Can you reproduce, word for word, the part of the drop shipping text that begins at the words "What is drop" and stops after "holds the inventory."?

[[ Selected text open ]]

What is drop shipping?

Drop shipping is a fulfillment model where the seller takes the customer's order but the supplier ships the product directly, so the seller never holds the inventory.

Definition

In a drop-ship arrangement, you sell the item and your supplier ships it; the box goes from their warehouse to your customer without touching your shelf. The appeal is obvious: no purchase ahead of demand, no warehouse, no capital sunk in stock. Ecommerce stores use it to offer long-tail catalog items, and distributors use it for oversized goods that are expensive to rehandle. What you give up is control. Your customer experience now runs at the supplier's stock accuracy, their pick speed, and their carrier choice, under your brand. The operational core of doing it well is inventory visibility you don't own: a feed of supplier stock levels current enough that you stop selling an item when their count hits zero. A stale feed means selling stock that doesn't exist, and the customer's first contact with you is a delay email. Where teams trip: treating drop-shipped SKUs as outside the inventory system because "we don't stock them." They still need records: which orders went to which supplier, confirmation and tracking per shipment, and a reconciliation of supplier invoices against what was actually shipped. Many operations run hybrid, stocking fast movers themselves for speed and margin while drop-shipping the long tail, which makes per-SKU sourcing rules part of the inventory record too.

[[ Selected text closed ]]
[[ Supplied entries open ]]

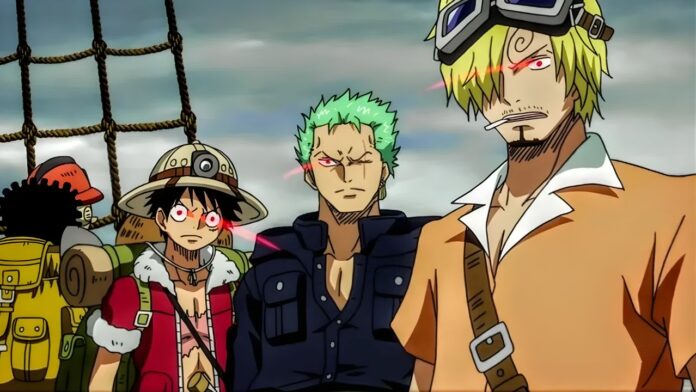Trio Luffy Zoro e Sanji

[[ Supplied entries closed ]]
[[ Supplied entries open ]]

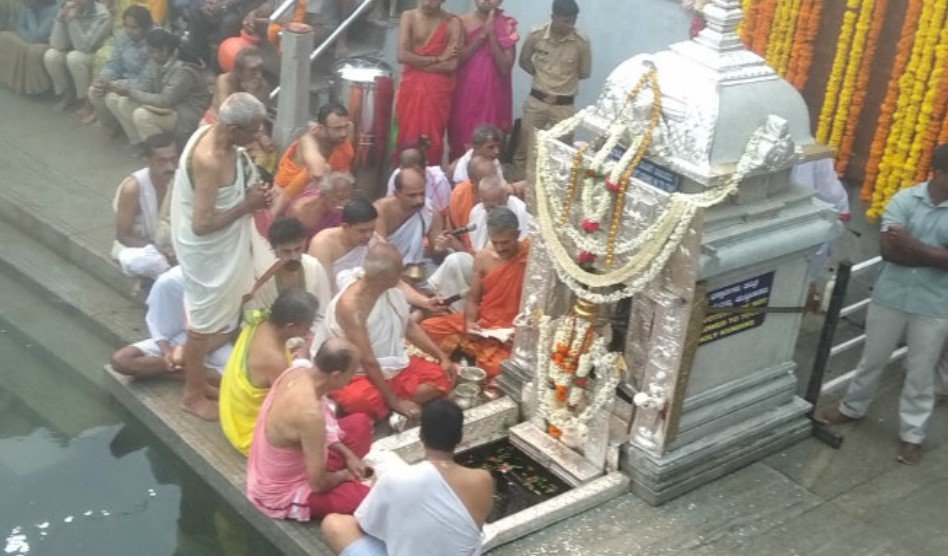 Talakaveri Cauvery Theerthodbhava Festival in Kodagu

[[ Supplied entries closed ]]

• Answer to this task:
What is drop shipping?

Drop shipping is a fulfillment model where the seller takes the customer's order but the supplier ships the product directly, so the seller never holds the inventory.